Ex-Wynn Exec Charged in College Admissions Scandal

Gamal Aziz, a former president of Wynn Macau and MGM Grand Las Vegas, has been indicted in the sweeping Justice Department investigation into bribery and cheating at some of the nation’s top universities. Aziz is charged with falsifying documentation to get his daughter into USC.

Ex-Wynn Exec Charged in College Admissions Scandal

Former Wynn Macau President Gamal Aziz has been snared in the college admissions scandal that is sweeping up dozens of wealthy individuals nationwide who allegedly paid massive bribes to officials of some of the nation’s most elite schools to get their children enrolled.

A federal grand jury has indicted Aziz on charges of mail fraud and conspiracy in connection with an alleged scheme to get his daughter into the University of Southern California as a basketball recruit under false credentials.

Aziz, 62, appeared in U.S. District Court in Las Vegas on March 12 to answer the charges and was released on a personal recognizance bond and ordered to appear on March 29 in federal court in Boston.

Currently identified in news reports as CEO of a Las Vegas-based entity called Legacy Hospitality Group, Aziz has worked in high-level positions with several big-name gaming companies, including Caesars Entertainment and MGM Resorts International.

His time at MGM included 13 years as president of the MGM Grand on the Las Vegas Strip and five years as president of MGM Hospitality, where he oversaw the company’s non-gaming expansion internationally.

At Wynn he served three years as president and COO of Wynn Resorts Development before being appointed president of Wynn Macau. He left the company in September 2016.

According to a complaint filed by the U.S. Attorney’s Office in Massachusetts, Aziz worked with a cooperating witness to bribe a senior associate athletic director at USC, allegedly paying $300,000 in the form of a donation to the school’s Galen Center athletic arena and $20,000 a month to the athletic director. In return, the witness obtained “exaggerated and altogether fabricated basketball credentials” from Aziz to create a fake profile of his daughter that was presented to the school’s subcommittee for athletic admissions. She was approved and entered USC last fall. She never joined the basketball team. According to the complaint, the witness and Aziz conspired to explain this away by saying she “had suffered an injury”.

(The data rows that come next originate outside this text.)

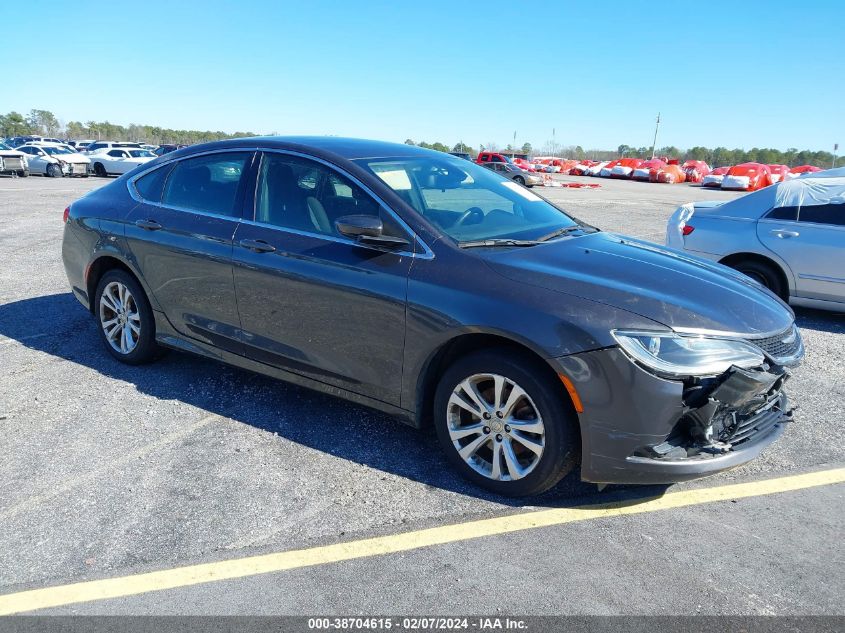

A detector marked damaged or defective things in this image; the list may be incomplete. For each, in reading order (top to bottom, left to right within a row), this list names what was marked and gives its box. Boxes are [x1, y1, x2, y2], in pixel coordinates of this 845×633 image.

damaged front bumper [552, 346, 796, 484]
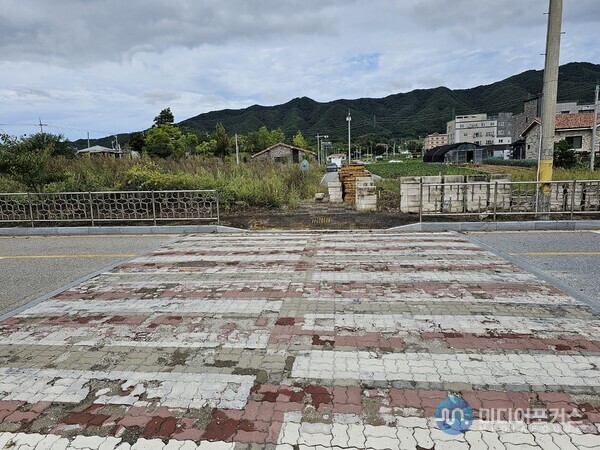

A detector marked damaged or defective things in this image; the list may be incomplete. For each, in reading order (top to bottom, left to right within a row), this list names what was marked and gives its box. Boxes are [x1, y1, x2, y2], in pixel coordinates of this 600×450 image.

cracked pavement [1, 234, 600, 448]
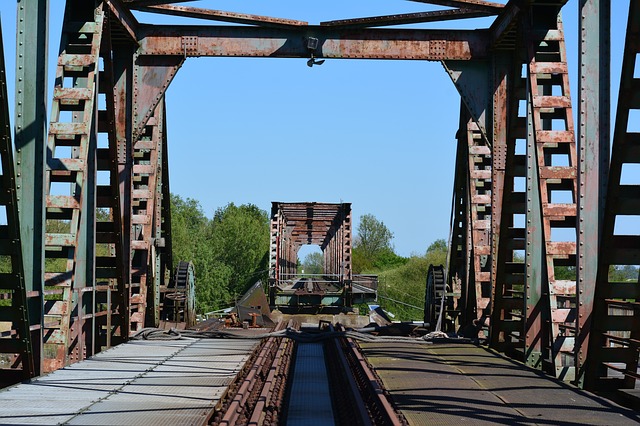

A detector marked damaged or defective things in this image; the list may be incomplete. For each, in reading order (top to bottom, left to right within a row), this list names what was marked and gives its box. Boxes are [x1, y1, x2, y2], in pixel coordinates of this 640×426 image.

rusted steel beam [132, 4, 308, 28]
rusted steel beam [322, 8, 492, 29]
rusted steel beam [138, 25, 490, 60]
rusty metal surface [0, 338, 255, 424]
rusty metal surface [360, 342, 640, 426]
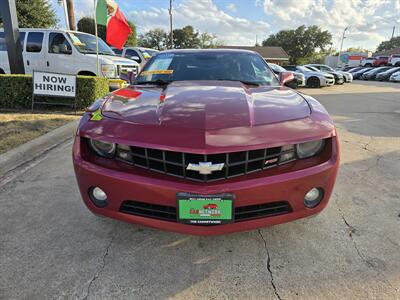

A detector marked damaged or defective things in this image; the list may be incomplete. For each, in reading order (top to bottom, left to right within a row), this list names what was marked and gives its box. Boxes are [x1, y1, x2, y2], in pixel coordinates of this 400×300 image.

crack in pavement [82, 225, 117, 300]
crack in pavement [258, 230, 282, 300]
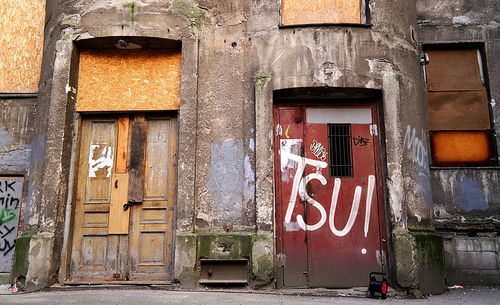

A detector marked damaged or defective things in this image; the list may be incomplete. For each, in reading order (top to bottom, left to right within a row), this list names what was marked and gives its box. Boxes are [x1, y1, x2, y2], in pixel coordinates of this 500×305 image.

rusty metal panel [282, 0, 360, 25]
rusty metal panel [0, 0, 45, 92]
rusty metal panel [76, 50, 182, 111]
rusty metal panel [426, 48, 484, 91]
rusty metal panel [426, 89, 492, 129]
rusty metal panel [128, 117, 146, 203]
rusty metal panel [430, 130, 496, 165]
rusty metal panel [0, 176, 23, 270]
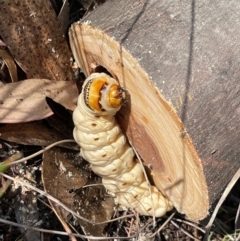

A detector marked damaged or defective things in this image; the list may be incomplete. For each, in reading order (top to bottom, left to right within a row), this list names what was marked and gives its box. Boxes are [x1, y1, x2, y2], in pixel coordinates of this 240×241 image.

splintered wood edge [68, 22, 209, 220]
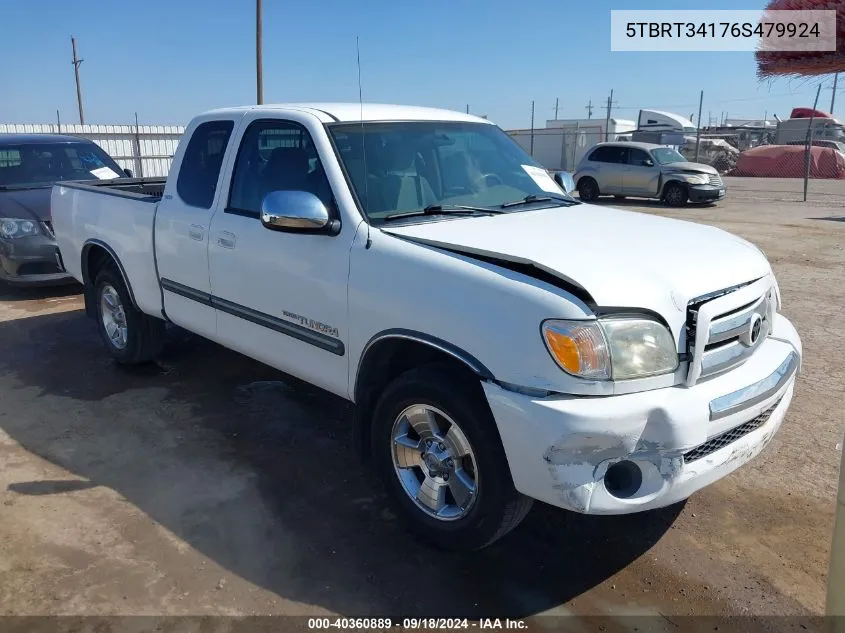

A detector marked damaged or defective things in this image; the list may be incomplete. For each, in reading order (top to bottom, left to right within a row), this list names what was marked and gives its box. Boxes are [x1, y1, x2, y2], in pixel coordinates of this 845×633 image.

He is one of more than 50 people against whom the Justice Department has secured criminal indictments𑁋CEOs, movie stars and a well-known fashion designer among them𑁋in the worst scandal ever to hit college admissions in the United States. The indictments include hundreds of pages of allegations covering standardized test cheating as well as rigged academic and athletic credentials. Test administrators are among those implicated. At least nine athletic coaches also have been charged. The schools involved so far include Yale, Georgetown, Stanford and Wake Forest in addition to USC.